Since finding out about the local connection of my wireless I started to research the Eagle Engineering Company Ltd, the wireless sets they made, and the people involved.
Here is a summary account on how The Eagle Engineering Co. Ltd started manufacturing wireless sets, as they were specialist in the manufacture of a wide range of vehicle bodies at that time; and today still operate on The Heathcote Industrial Estate, Warwick as Dennis Eagle, manufacturing specialised refuse vehicles, which are today used by local authorities.
The earliest wirelesses
The Chakophone wireless manufacturing journey, I believe, started at the end of the First World War, when in 1919- 1920, Guy Henry Champ and his partner George Ernest Osborne Kay operated as Champ, Kay and Company from the wharf and shedding next to the canal in The Saltisford, Warwick. They offered repairs and overhauls to motorcar lighting and starting sets and re-charging batteries, having the Exide battery agency for the area. They both offered their services as electrical engineers, and were engineers of small hand tools.
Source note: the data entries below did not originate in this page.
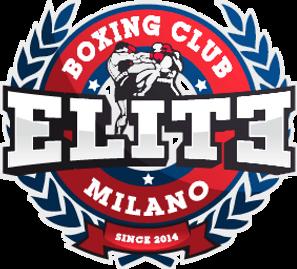 logo-elite-boxing-club.png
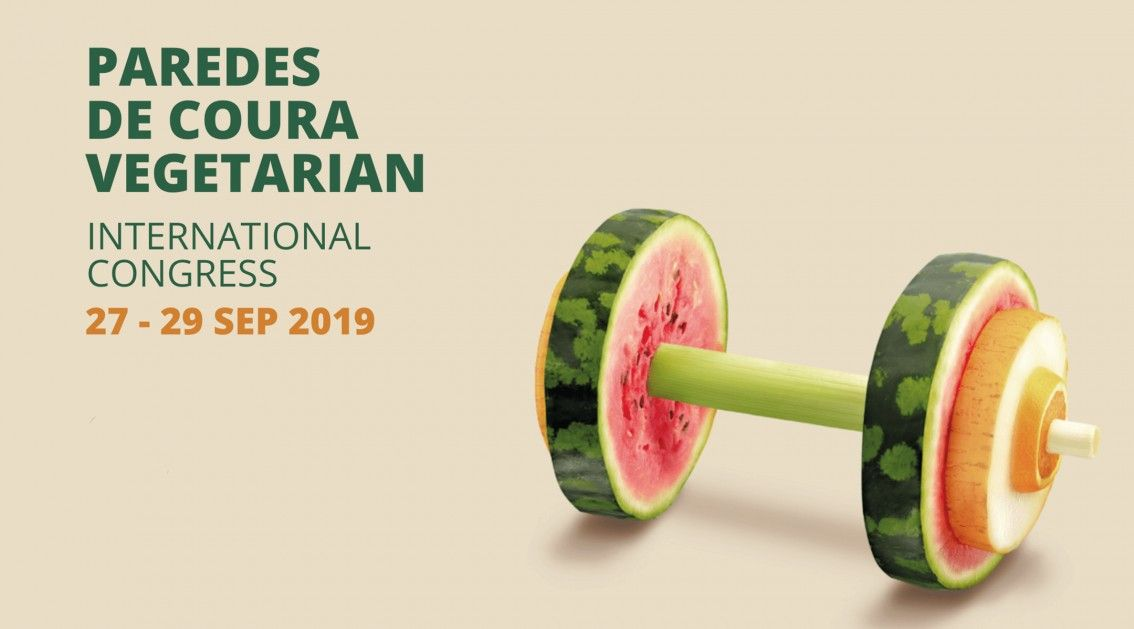 Paredes de Coura Vegetarian - International Congress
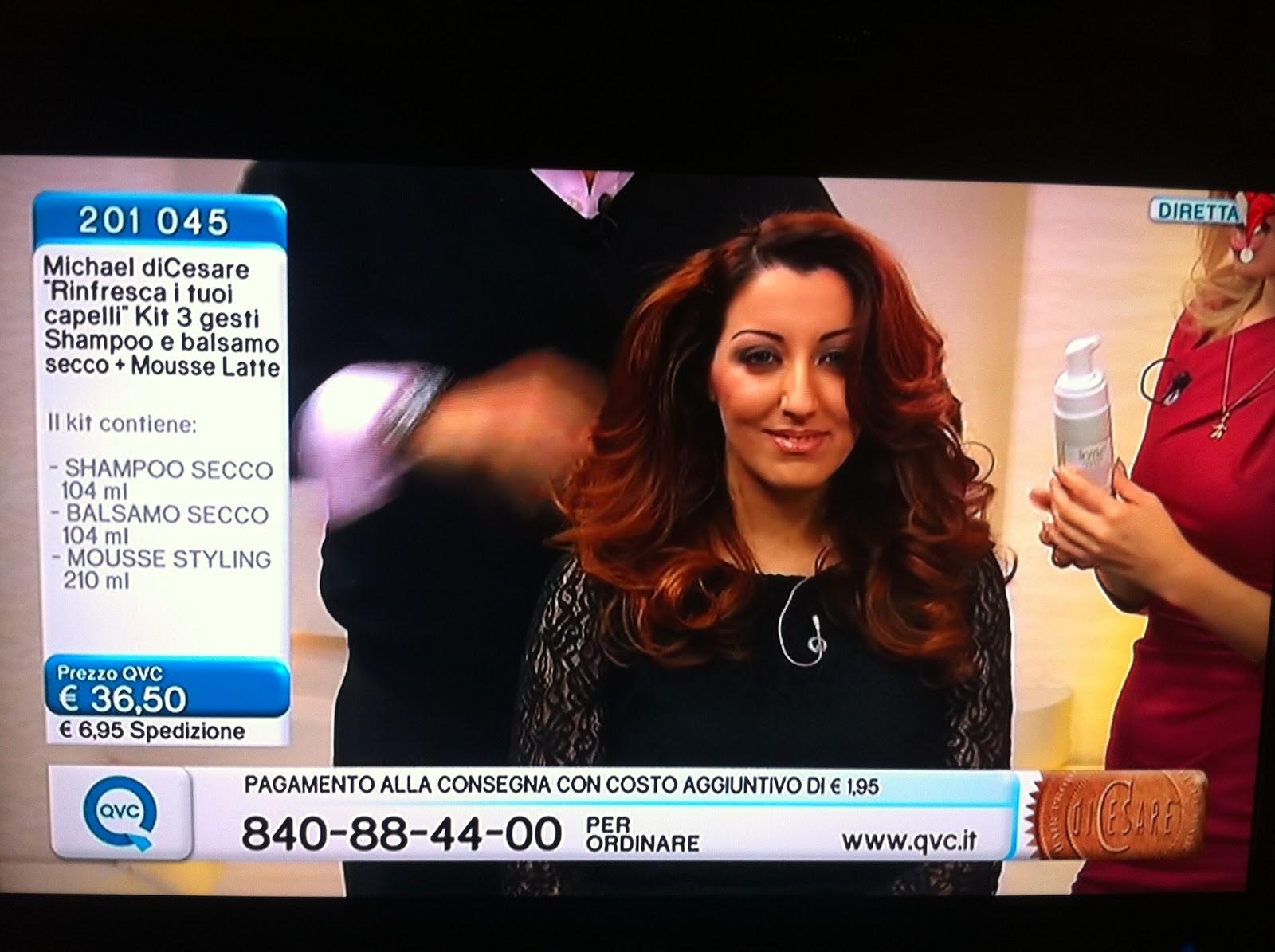 QVC Italia Michael diCesare e Véronique in diretta tv: uno ...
In 1922 Champ and Kay started operating wireless installations, and offered the supply of parts. As reported in the local press, they operated a receiving wireless station for customers to see and hear the wonder of wireless. I have never seen any pre January 1923 wireless set manufactured by Champ and Kay but I do believe they did manufacture wireless sets. In January 1923 it was announced that Messrs Champ Kay & Co. had decided to throw in their lot with The Eagle Engineering Company Ltd, Eagle Works, The Saltisford, just up the road from where Champ and Kay had been operating. Mr Guy Henry Champ was absorbed into an Electrical and Wireless department in the Eagle Works. This catered for any electrical requirements, lighting sets, and maintenance of the Exide battery service. It also absorbed the Champ and Kay company with their Chakophone wireless sets.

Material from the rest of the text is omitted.